Saturday ended up being a surprisingly long and busy day. We slept in until almost 9AM, and when we finally got up, we ran downstairs to take part in the continental breakfast that ended at 10AM. I grabbed a bagel and some peanut butter and a banana plus an extra bagel and peanut butter for eating before the race. I felt like a huge slacker when all the triathletes around were dressed in their workout clothes looking like they had just gotten back from a ride or a run. I had planned to do a very short swim and/or run but nothing major, and I was going to try and fit it in after driving the bike course, which was my number one priority for the day, besides the mandatory meetings, check-in and bike check-in. So after breakfast and a few errands to the grocery store and Wal-Mart, we headed up toward Ellacoya state park and found the bike course. We didn’t start from the very beginning because the Sprint tri was that morning and we didn’t want to get stuck in the traffic. I’d say we started about 2-3 miles in. We did go off course a little in two places, but for the most part we got it right. It started with hills and ended with hills. The middle was slightly less hilly, but it wasn’t flat either- it was more of a gentle sloping. I was not feeling prepared, especially after we started seeing all the triathletes out riding the course. Were they crazy?? I wasn’t even considering trying to ride the course the day before! After becoming sufficiently nervous about my preparation for the climbs, we finally finished driving the 56 miles.
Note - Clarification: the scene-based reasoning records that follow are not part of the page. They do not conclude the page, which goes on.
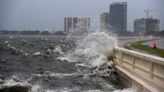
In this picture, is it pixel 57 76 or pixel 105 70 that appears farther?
pixel 105 70

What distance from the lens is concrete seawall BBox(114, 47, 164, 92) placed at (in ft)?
32.1

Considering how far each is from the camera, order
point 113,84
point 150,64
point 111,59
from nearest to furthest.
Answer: point 150,64 → point 113,84 → point 111,59

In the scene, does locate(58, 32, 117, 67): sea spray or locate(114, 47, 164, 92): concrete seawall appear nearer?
locate(114, 47, 164, 92): concrete seawall

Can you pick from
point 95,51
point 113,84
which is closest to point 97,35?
point 95,51

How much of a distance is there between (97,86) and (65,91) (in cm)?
172

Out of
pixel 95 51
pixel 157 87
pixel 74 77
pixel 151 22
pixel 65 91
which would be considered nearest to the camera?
pixel 157 87

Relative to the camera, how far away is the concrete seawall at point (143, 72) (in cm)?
979

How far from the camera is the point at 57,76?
1680cm

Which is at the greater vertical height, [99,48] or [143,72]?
[143,72]

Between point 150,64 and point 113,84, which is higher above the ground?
point 150,64

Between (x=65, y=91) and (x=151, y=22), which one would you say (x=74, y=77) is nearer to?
(x=65, y=91)

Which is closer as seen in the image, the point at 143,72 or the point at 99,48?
the point at 143,72

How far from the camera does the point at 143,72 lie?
11.7 m

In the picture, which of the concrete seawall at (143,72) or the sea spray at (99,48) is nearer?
the concrete seawall at (143,72)
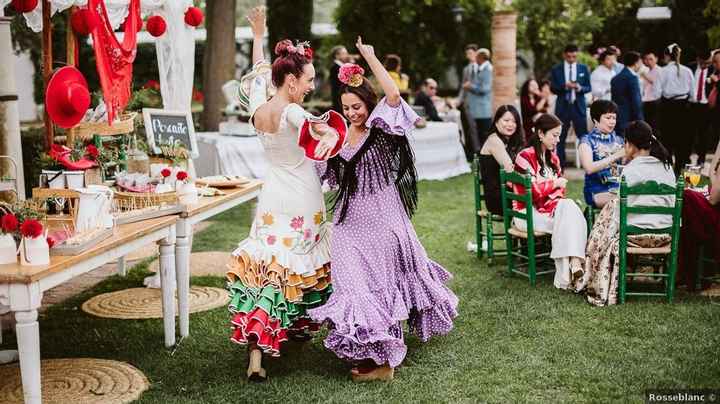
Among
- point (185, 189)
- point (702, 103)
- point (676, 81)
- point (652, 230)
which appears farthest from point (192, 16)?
point (702, 103)

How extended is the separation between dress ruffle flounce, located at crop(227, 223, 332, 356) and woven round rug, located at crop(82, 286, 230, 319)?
4.95 ft

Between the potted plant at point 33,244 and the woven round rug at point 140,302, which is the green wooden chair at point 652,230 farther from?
the potted plant at point 33,244

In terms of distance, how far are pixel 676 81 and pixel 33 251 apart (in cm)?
1109

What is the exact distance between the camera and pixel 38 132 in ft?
33.9

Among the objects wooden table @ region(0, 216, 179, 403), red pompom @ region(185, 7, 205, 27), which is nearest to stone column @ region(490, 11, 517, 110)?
red pompom @ region(185, 7, 205, 27)

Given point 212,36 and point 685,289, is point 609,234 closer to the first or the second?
point 685,289

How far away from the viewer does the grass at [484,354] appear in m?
4.11

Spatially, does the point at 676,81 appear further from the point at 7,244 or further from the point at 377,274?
the point at 7,244

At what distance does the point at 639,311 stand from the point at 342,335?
2276 millimetres

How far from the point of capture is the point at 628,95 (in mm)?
11250

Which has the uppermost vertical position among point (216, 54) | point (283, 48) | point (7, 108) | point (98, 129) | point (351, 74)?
point (216, 54)

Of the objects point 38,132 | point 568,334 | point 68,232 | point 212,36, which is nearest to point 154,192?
point 68,232

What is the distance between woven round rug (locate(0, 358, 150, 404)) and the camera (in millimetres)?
4160

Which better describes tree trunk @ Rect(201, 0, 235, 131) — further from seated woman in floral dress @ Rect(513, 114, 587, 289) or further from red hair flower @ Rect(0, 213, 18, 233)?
red hair flower @ Rect(0, 213, 18, 233)
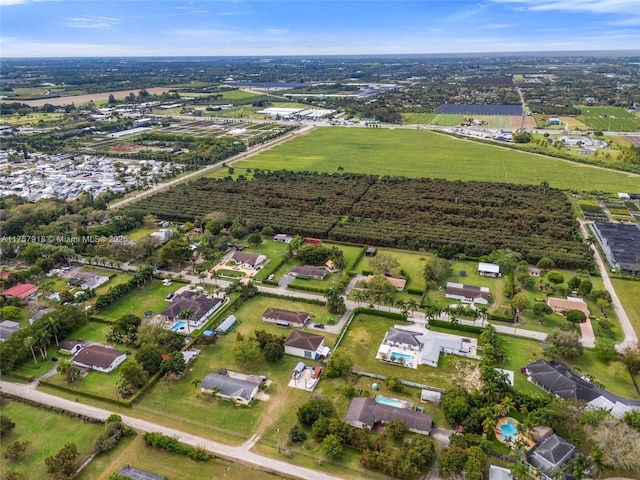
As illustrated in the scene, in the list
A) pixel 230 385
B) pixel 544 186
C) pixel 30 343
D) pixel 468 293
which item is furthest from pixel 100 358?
pixel 544 186

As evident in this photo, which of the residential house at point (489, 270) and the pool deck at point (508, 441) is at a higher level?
the residential house at point (489, 270)

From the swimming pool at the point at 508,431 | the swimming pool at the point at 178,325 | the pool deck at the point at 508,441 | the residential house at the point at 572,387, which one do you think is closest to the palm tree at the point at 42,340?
the swimming pool at the point at 178,325

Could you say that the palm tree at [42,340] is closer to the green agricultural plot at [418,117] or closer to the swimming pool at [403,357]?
the swimming pool at [403,357]

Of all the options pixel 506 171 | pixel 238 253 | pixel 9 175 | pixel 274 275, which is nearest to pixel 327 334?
pixel 274 275

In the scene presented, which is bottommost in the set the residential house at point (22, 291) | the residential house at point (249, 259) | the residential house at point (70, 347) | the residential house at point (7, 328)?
the residential house at point (70, 347)

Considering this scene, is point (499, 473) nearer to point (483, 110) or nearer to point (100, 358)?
point (100, 358)
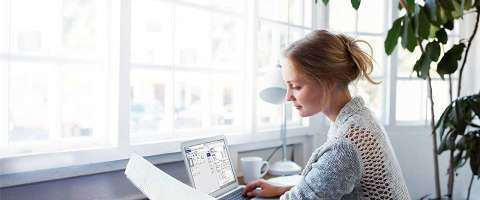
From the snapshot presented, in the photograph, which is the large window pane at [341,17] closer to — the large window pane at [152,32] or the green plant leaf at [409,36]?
the green plant leaf at [409,36]

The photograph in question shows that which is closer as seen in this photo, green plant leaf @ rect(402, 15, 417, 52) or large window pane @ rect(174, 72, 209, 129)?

It was closing in on 1:00PM quickly and I wanted to get to the Gunstock Mountain Resort and Timberman festival to register and attend meetings. There was a 2:00PM first-timers meeting and 3:00PM mandatory race meeting, so we figured I could register and get to both meetings before heading back to the hotel to get my bike and head over to transition. I picked up my numbers, timing chip and goody bag, signed my life away and grabbed some food just in time for the first-timers meeting to start. I was surprised by the number of people who were doing their first 70.3 and even more surprised by the several people who raised their hands to say that this was their first triathlon at all! Wow! That’s ambitious! There were some helpful tips, including the mechanics of a bottle hand-off at an aid station on a bike and how to use the wetsuit strippers. 🙂 Afterward was the mandatory pre-race meeting for everyone where they went over the rules and other logistical details. Not too different from any other triathlon.
I picked up a Fuel Belt bento box for my bike at the festival, and then we hurried back to the hotel to grab my bike and drop it at transition. Unfortunately, we got stuck in horrendous traffic due to a nearby concert, and it ended up taking a lot longer than planned. We finally got to Ellacoya state park, I racked my bike and covered my saddle with a plastic bag to cover for the impending rain and we took a quick run (~15 minutes) as my only workout of the day. We ran a tiny portion of the run loop (although we didn’t know it at the time) before quickly changing in the car and going to get dinner. Luckily, we managed to find an alternate route away from the park and avoided the traffic on the way out.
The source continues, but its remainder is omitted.